Bürgermeister Christoph Mohr (links) und Universitätspräsident Prof. Dr. Stefan Wehner bei der Unterzeichnung der Rahmenkooperationsvereinbarung zwischen der Stadt Bendorf und der Universität Koblenz. Im Hintergrund (v. l. n. r.): Dr. Jan Fleischhauer, Prof. Dr. Almuth Sax, Nina Kelle-Gilles, M. A. und Prof. Dr. Wiebke Waburg, alle von der Universität Koblenz, Claudia Braun, Koordinatorin der Kooperation für die Stadt Bendorf, Dr. Miriam Voigt, Referat Transfer der Universität Koblenz, Werner Prümm, Fachbereichsleiter Stadtentwicklung, Bauen, Wirtschaft, Kultur der Stadt Bendorf. Bild: Stadt Bendorf / Theresa Artzdorf
Mit der Kooperation knüpfen Stadt und Universität an bereits bestehende gemeinsame Projekte an. Dazu zählt unter anderem das Wasserstoffforschungsprojekt „HYDROFUTURE“, wofür in der Kreuterhalle in Bendorf ein Technikum entstehen soll. Im Fokus steht der Aufbau einer Experimentalanlage zur Analyse der chemischen Wechselwirkung zwischen unterschiedlichen technologierelevanten Wasserstoffatmosphären und keramischen Funktionalbauteilen bzw. keramischem Brenngut. Die Experimentalanlage ermöglicht durch ihre sehr variablen Testmöglichkeiten die werkstoffseitige Neuentwicklung feuerfester Auskleidungen, indem die industriellen Prozessbedingungen einsatznah simuliert werden. Mittels umfangreicher nachgeschalteter Auswerteverfahren werden die eingesetzten Feuerfestwerkstoffe charakterisiert. Diese Ergebnisse sind die Grundlage für die Herstellerindustrie, zuverlässige Materiallösungen für den globalen Wettbewerb zu entwickeln. Nur durch die nachgewiesene Wasserstoffbeständigkeit der feuerfesten Werkstoffe kann die Industrie ihren Anspruch einer internationalen Marktführerschaft zukünftig festigen.
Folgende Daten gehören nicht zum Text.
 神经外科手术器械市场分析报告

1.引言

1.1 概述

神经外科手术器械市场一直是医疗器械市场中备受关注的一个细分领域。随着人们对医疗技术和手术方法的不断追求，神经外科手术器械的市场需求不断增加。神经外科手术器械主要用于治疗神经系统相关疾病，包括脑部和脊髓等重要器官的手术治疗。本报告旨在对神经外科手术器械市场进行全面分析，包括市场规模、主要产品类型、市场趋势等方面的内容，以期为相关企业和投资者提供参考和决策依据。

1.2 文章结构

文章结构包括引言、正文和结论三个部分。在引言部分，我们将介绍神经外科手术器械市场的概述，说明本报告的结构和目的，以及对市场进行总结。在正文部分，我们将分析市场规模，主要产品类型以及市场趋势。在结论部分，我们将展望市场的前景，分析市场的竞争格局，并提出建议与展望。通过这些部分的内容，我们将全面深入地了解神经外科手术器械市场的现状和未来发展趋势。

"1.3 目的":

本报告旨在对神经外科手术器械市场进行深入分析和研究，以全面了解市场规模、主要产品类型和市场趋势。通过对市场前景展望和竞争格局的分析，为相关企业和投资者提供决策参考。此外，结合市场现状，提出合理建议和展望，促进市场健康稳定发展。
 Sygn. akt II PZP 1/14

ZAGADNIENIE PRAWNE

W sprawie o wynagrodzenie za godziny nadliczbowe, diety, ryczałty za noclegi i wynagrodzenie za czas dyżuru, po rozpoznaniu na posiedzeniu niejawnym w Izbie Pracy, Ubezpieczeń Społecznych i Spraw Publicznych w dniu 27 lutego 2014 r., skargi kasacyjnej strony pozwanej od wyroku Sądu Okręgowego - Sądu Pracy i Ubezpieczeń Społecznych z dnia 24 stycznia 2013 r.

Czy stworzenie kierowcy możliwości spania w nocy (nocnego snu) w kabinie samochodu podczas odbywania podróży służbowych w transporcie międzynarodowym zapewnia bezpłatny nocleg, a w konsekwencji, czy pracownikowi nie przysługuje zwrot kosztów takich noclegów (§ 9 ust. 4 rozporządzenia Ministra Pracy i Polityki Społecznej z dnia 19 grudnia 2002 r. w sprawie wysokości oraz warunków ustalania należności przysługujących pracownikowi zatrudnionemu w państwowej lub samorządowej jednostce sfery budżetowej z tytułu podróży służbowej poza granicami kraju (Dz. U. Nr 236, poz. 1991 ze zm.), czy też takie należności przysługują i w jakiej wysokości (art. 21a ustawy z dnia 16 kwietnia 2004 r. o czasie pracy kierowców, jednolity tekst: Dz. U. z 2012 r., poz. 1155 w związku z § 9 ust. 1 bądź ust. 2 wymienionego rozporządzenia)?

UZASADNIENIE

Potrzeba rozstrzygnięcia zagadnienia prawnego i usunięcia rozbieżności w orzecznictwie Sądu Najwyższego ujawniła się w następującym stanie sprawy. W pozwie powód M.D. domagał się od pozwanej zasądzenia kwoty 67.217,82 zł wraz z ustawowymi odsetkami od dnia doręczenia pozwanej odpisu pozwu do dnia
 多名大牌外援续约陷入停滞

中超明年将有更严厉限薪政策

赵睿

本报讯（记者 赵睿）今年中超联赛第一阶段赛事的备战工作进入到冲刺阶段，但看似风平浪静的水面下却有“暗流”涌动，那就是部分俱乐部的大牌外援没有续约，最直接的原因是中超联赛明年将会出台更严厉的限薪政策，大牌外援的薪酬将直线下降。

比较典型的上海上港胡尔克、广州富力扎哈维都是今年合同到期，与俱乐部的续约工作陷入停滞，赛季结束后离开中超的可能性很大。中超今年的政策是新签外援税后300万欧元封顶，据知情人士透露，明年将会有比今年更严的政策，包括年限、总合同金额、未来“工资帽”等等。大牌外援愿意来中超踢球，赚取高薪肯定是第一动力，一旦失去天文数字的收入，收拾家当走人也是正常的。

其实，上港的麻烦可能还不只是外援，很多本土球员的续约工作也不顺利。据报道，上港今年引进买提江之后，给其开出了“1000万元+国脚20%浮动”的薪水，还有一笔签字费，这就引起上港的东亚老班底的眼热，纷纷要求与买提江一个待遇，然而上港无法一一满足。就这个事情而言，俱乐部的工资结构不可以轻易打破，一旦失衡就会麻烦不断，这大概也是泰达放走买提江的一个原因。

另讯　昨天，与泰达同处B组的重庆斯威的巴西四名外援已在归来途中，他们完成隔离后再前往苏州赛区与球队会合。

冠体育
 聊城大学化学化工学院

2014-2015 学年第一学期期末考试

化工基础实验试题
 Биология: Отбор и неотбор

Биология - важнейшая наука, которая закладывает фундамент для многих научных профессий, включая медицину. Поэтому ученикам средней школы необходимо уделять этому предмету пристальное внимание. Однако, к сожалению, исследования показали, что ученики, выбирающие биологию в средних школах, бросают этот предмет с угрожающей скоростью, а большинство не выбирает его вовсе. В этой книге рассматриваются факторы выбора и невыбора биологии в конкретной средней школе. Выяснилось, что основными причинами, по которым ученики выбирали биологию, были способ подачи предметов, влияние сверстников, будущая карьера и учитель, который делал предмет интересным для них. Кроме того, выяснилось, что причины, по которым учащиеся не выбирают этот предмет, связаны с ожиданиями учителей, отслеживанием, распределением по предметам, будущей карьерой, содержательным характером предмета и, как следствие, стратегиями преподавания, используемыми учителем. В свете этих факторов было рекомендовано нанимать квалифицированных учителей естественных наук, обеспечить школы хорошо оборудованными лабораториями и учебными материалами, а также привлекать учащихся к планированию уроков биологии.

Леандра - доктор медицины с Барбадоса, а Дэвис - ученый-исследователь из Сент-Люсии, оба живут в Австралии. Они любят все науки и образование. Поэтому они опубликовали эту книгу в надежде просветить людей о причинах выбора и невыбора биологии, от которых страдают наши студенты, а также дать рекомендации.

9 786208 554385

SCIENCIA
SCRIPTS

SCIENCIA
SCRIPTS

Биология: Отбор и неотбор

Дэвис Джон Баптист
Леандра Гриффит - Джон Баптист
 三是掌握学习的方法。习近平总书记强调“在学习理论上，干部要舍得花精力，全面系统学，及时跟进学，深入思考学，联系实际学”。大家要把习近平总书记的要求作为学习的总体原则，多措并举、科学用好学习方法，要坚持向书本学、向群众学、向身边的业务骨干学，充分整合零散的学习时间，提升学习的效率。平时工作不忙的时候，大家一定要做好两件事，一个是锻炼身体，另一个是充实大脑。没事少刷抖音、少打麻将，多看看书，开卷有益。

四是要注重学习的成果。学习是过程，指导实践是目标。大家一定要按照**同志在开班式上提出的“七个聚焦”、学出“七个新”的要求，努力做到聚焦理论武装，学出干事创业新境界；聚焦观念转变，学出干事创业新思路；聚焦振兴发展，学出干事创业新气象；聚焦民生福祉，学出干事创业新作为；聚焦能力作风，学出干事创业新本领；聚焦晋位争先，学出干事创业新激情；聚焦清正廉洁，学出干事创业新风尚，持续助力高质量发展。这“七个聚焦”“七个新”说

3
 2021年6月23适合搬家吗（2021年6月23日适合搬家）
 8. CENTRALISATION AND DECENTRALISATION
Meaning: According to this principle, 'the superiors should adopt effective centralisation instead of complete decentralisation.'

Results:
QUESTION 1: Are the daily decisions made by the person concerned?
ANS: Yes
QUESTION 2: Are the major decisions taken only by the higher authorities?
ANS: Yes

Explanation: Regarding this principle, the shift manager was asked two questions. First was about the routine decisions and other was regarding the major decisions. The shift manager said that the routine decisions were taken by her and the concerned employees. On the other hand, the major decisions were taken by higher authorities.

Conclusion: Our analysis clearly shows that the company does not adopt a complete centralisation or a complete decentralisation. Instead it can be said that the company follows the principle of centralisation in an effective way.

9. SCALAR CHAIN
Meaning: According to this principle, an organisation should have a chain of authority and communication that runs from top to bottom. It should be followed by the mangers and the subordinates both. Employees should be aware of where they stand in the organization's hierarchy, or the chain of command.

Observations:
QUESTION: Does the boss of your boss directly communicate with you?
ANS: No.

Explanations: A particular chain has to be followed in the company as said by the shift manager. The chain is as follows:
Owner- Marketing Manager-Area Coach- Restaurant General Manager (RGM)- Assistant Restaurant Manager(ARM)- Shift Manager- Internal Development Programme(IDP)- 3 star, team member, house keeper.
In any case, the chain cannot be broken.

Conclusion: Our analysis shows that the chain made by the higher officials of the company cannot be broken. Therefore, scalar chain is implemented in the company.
Auch ein interaktiver Stadtrundgang, den Studierende der Universität Koblenz im Rahmen des Bendorfer Zukunftprojekts „Grüne Entdeckerstadt“ bereits im Frühjahr umgesetzt haben, verdeutlicht das Potenzial der Zusammenarbeit.
Die Partnerschaft eröffnet vielfältige Möglichkeiten für weitere gemeinsame Vorhaben. Vorgesehen sind unter anderem Forschungs- und Transferprojekte in den Bereichen Stadtentwicklung, Digitalisierung und Informatik, Nachhaltigkeit und grüne Transformation, Bildung und Kultur sowie Umwelt. Darüber hinaus können wissenschaftliche Studien kommunale Vorhaben begleiten und städtische Projekte fachlich unterstützen.
Auch Praktika für Studierende, Abschlussarbeiten mit kommunalem Bezug sowie gemeinsame Workshops, Vorträge und Veranstaltungen sollen den Austausch weiter fördern.
„Die Herausforderungen unserer Zeit lassen sich am besten gemeinsam bewältigen. Mit der Universität Koblenz haben wir einen starken Partner an unserer Seite, der wissenschaftliche Kompetenz mit innovativen Ideen verbindet. Die Kooperation bietet uns die Möglichkeit, Zukunftsthemen gemeinsam voranzutreiben und neue Impulse für unsere Stadt und die Region zu setzen“, betonte Rathauschef Christoph Mohr.
Universitätspräsident Prof. Dr. Stefan Wehner ergänzte: „Die Zusammenarbeit mit der Stadt Bendorf zeigt, wie Wissenschaft und kommunale Praxis voneinander profitieren können. Die Vereinbarung schafft einen verlässlichen Rahmen für gemeinsame Projekte, in denen Forschung, Lehre und Transfer zum Wohle der Region miteinander verbunden werden.“
Die Rahmenkooperationsvereinbarung bildet die Grundlage für die weitere Zusammenarbeit. Konkrete Projekte werden künftig gemeinsam entwickelt und jeweils separat vereinbart.